Las fuerzas armadas de México han sido colocadas en el paredón de fusilamiento.

Organismos civiles y penales, nacionales e internacionales, las han convertido en paradigma de violación

de los derechos humanos.

Para la izquierda intelectualizada —para aquella que paradójicamente añora la existencia de dictaduras pinochetistas—, lo “políticamente correcto” es satanizar el ejército.

Esta moda no es diferente a la consigna que impuso Washington en los años 80 y 90 en materia de democracia, y que siempre utilizó para presionar y chantajear al mundo, en especial a sus adversarios y a los países menos desarrollados.

Hoy, la tendencia es hacer desparecer o debilitar los ejércitos nacionales y, al parecer, la mejor forma de hacerlo es a través de la acusación, el enjuiciamiento y el consecuente desprestigio de sus integrantes.

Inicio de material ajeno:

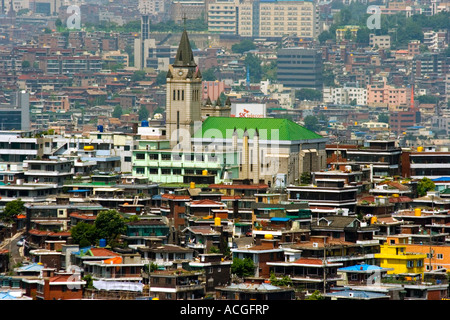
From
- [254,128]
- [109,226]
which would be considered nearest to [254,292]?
[109,226]

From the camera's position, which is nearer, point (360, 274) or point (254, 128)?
point (360, 274)

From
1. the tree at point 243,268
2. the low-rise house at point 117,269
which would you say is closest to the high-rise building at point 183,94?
the tree at point 243,268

El pasado 12 de julio, la Suprema Corte de Justicia de la Nación decidió acatar la sentencia de la Corte Interamericana de Derechos Humanos que dispuso —como consecuencia del caso Radilla— eliminar el fuero militar, para que los miembros de las fuerzas armadas que violen garantías individuales sean juzgados por tribunales civiles.

Muchos analistas han considerado ese fallo como histórico. Y sin duda lo es; sin embargo, lo histórico no siempre es justo ni  democrático.

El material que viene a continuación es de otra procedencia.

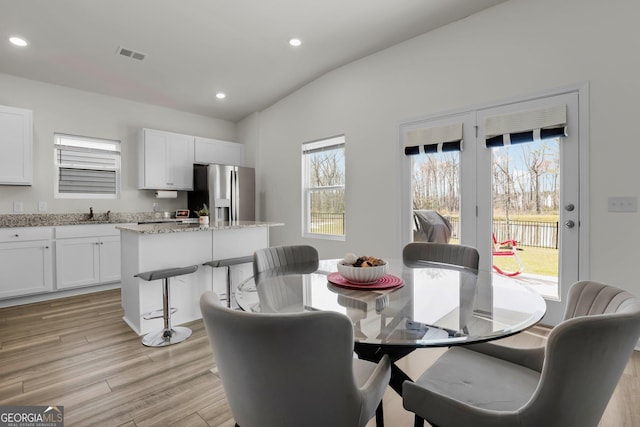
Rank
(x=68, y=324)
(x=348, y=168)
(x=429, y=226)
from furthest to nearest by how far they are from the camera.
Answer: (x=348, y=168) < (x=429, y=226) < (x=68, y=324)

Aunque el caso Radilla respondió a otras circunstancias, la eliminación del fuero militar se dio en un mal momento.

La señal que se manda —dentro del contexto actual— logra confundir aún más a la sociedad. Ahora resulta que “los malos” no son los narcotraficantes, sino los militares y que a diferencia de los delincuentes, sobre cuyos procesos penales nada sabemos —porque hay un evidente ocultamiento—, los miembros de las fuerzas armadas mexicanas tienen que ser enjuiciados con todo rigor, en forma imparcial y a la luz pública.

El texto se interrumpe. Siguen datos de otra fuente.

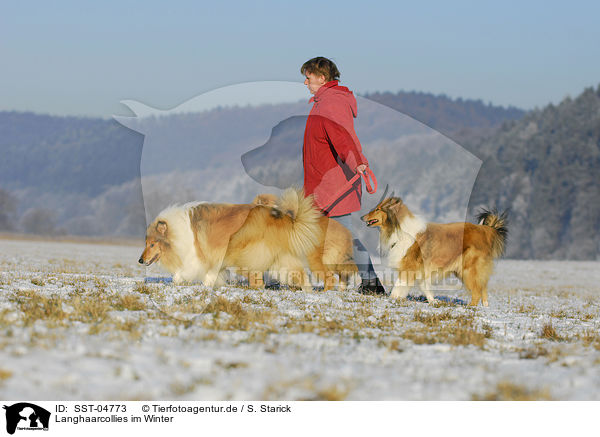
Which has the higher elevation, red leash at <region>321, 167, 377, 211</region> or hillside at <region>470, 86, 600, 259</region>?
hillside at <region>470, 86, 600, 259</region>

Si esta fuera época de brujas, se hubiera exigido quemarlos en la hoguera.

La Suprema Corte de Justicia de la Nación hizo, sin embargo, lo que estaba obligada a hacer.

México ya no podía ser omiso a la presión externa, a la supremacía que hoy tienen los tratados internacionales en materia de derechos humanos sobre las Constituciones locales, y menos ante una corriente de opinión pública mundial que va cobrando fuerza y que califica a los 50 o 60 mil muertos arrojados por el narcotráfico como “crímenes de guerra”.

Y aquí es donde se tienen que hacer algunas puntualizaciones.

¿A quién se va a responsabilizar de esos reales o supuestos “crímenes de guerra”? ¿A las fuerzas armadas, o a su jefe, el Presidente de la República? El subsecretario de la Defensa Nacional, general Carlos Demetrio Gaytán, lo dio a entender recientemente a los senadores: a los militares los mandan a la guerra sin armas y sin un código que los proteja —no de la impunidad— sino de los caprichos, desvaríos u ocurrencias del Presidente.

Si de eliminar fueros se trata, también debe desparecer el fuero presidencial. Los militares no son los únicos que cometen excesos y violan los derechos humanos. La Ley de Seguridad Nacional debe implicar en consecuencia el acotamiento del poder presidencial.